SEDIKIT TENTANG NOVEL “KEALPAAN” KARYA MILAN KUNDERA


Lutfi Mardiansyah *

Novel ini barangkali bisa dibaca sebagai upaya refleksi dari penulisnya yang eksil ke Prancis pada tahun 1975 (Kundera kemudian mendapatkan kewarganegaraan Prancis pada tahun 1981) sebagai akibat “kemurtadan”-nya dari komunisme, ideologi yang pernah dianutnya di bawah pengaruh dua peristiwa besar yang terjadi pada saat itu, yakni Perang Dunia II dan pendudukan Jerman atas Ceko.

Novel ini ditulis Kundera dalam bahasa Prancis, dengan judul “L’Ignorance”, terbit pertama kali pada tahun 2000. Dalam novel ini, Kundera melihat dirinya (atau tokoh-tokoh ceritanya) berada dalam serangkaian dilema: Haruskah ia kembali ke kampung halaman atau tetap hidup di negeri asing? Alasan apa yang membuatnya merasa harus kembali ke tanah airnya atau menetap di tanah pembuangannya? Apa artinya pulang ke kampung halaman dan apa artinya tetap tinggal di negeri asing?

Tamatnya riwayat komunisme di Ceko pada tahun 1989 menjadi premis awal dari novel ini. Berangkat dari premis itu, kemudian Kundera membabarkan banyak hal menyoal nostalgia, ingatan, kenangan, dalam kaitannya dengan eksistensi manusia. Apa fungsi dan peran ingatan bagi seseorang? Mengapa seseorang bisa menyimpan suatu kenangan yang membuatnya acap kali merasakan nostalgia? Hal apa saja yang membuat seseorang merasakan perasaan nostalgia, suatu perasaan menderita yang disebabkan oleh kerinduan tak terkira untuk pulang?

Sebagaimana karya-karyanya yang lain, novel ini juga diracik dengan tiga resep favorit Kundera: lelucon, politik, dan seks. Ada lelucon-lelucon tajam yang membuat kita gamang karena ingin tertawa sekaligus merenung pada saat bersamaan, seperti ketika Kundera memaparkan lucunya (atau mengenaskannya) perasaan nostalgia seseorang yang senantiasa tak berbanding lurus dengan intensitas ingatan. Ada paparan-paparan politik di mana Kundera mengetengahkan pandangan-pandangannya, seperti ketika Kundera menawarkan tafsirannya yang memandang pertemuan komunisme dengan peradaban Eropa sebagai sebuah temu kencan. Dan, tentu saja, ada kisah cinta erotis sekaligus tragis sekaligus komikal.

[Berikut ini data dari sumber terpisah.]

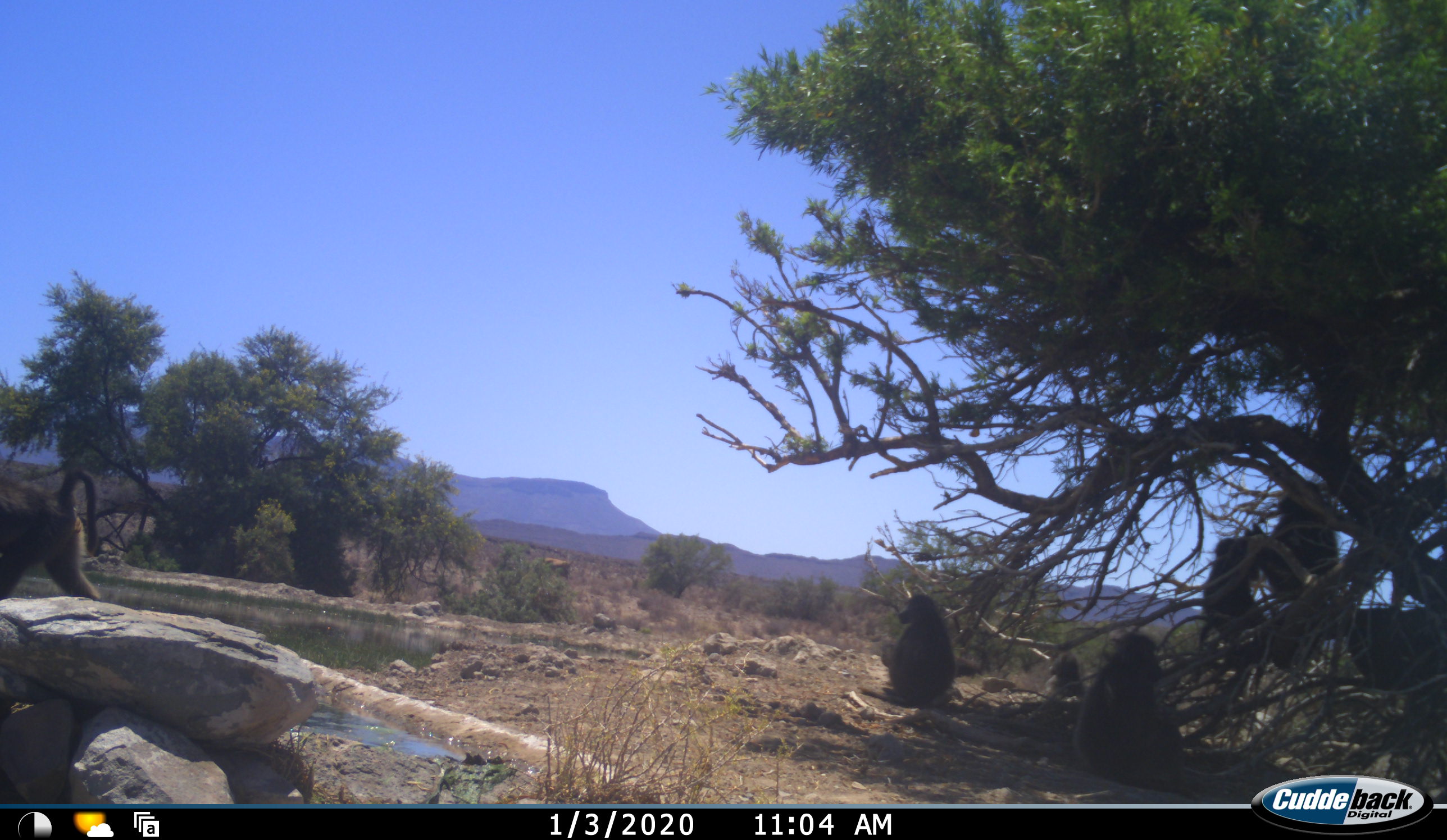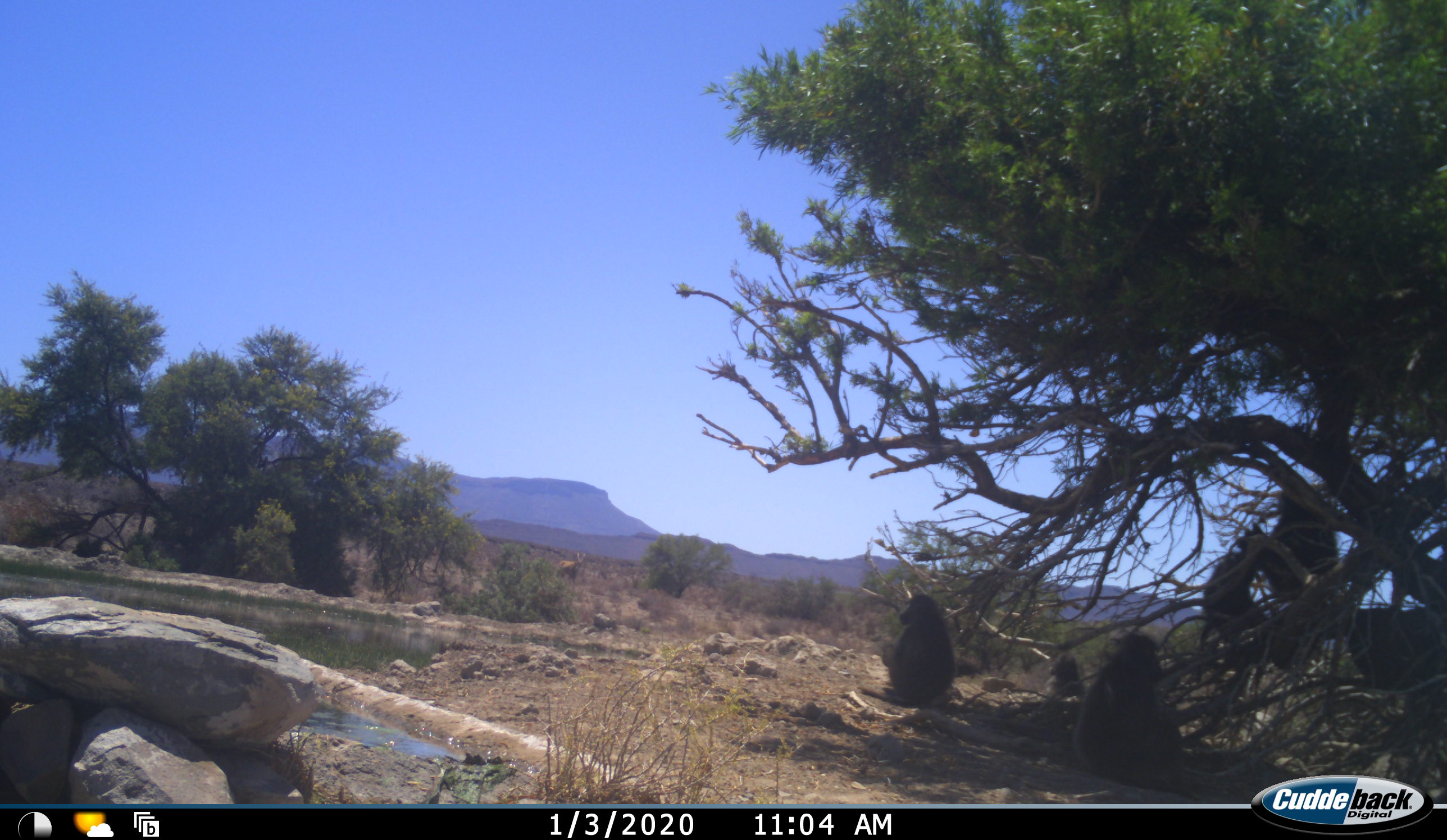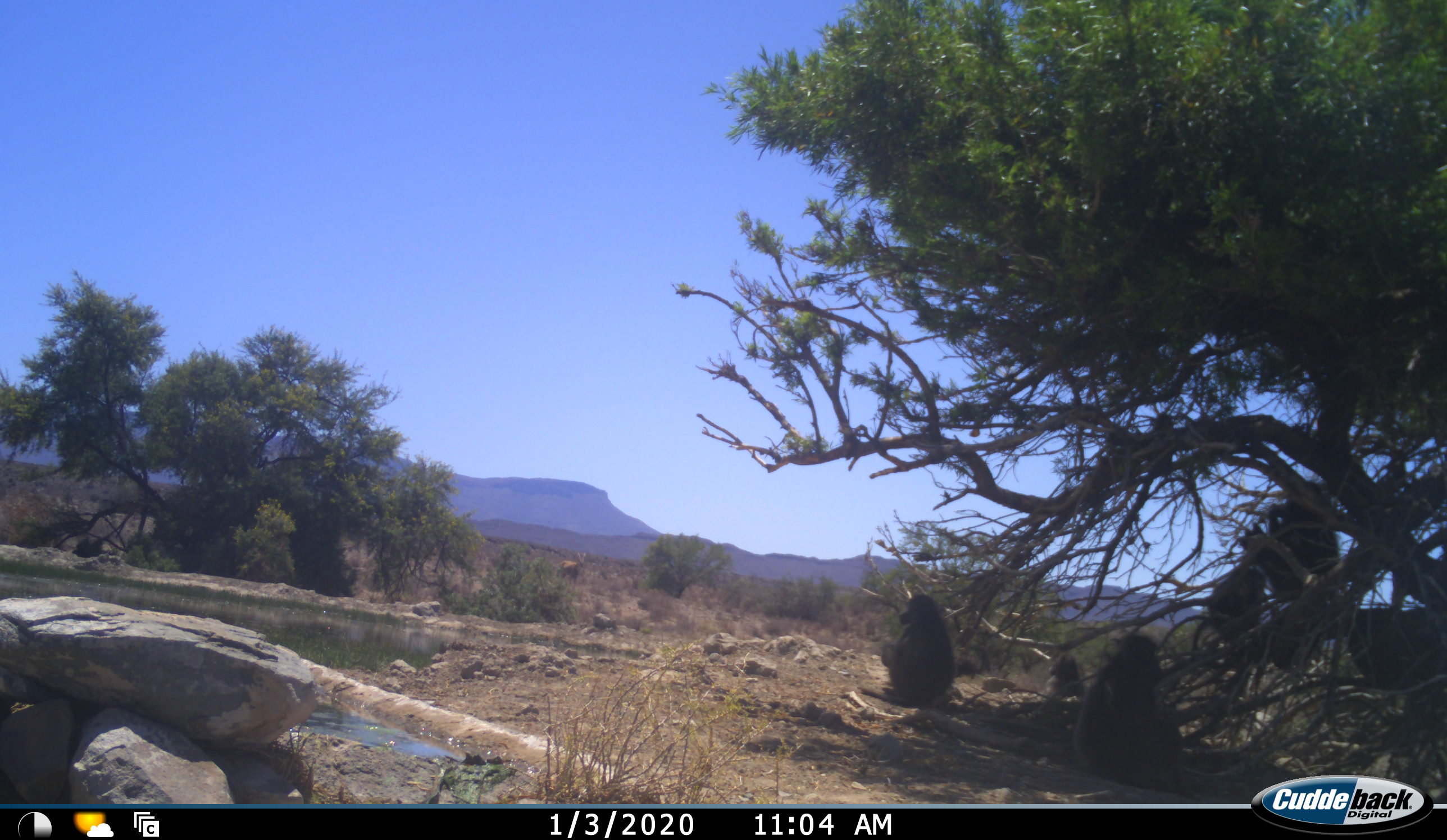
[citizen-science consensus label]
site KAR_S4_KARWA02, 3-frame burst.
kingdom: Animalia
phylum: Chordata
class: Mammalia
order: Primates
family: Cercopithecidae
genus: Papio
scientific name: Papio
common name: baboon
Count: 6.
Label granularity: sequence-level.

DUA PERIODE KEPENULISAN MILAN KUNDERA

Kita bisa membagi periode kepenulisan Milan Kundera menjadi dua periode, yakni periode ketika Kundera masih tinggal di Ceko dan menulis karya-karyanya dalam bahasa Ceko (“The Joke”, “Life Is Elsewhere”, “The Farewell Party”, “The Book of Laughter and Forgetting”, “The Unbearable Lightness of Being”, “Laughable Loves”) dan periode ketika Kundera telah menetap di Prancis dan menulis karya-karyanya dalam bahasa Prancis (“Immortality”, “Slowness”, “Identity”, “Ignorance”, “The Festival of Insignificance”).

Kita beruntung sebagian besar karya Milan Kundera telah diterjemahkan ke dalam bahasa Indonesia.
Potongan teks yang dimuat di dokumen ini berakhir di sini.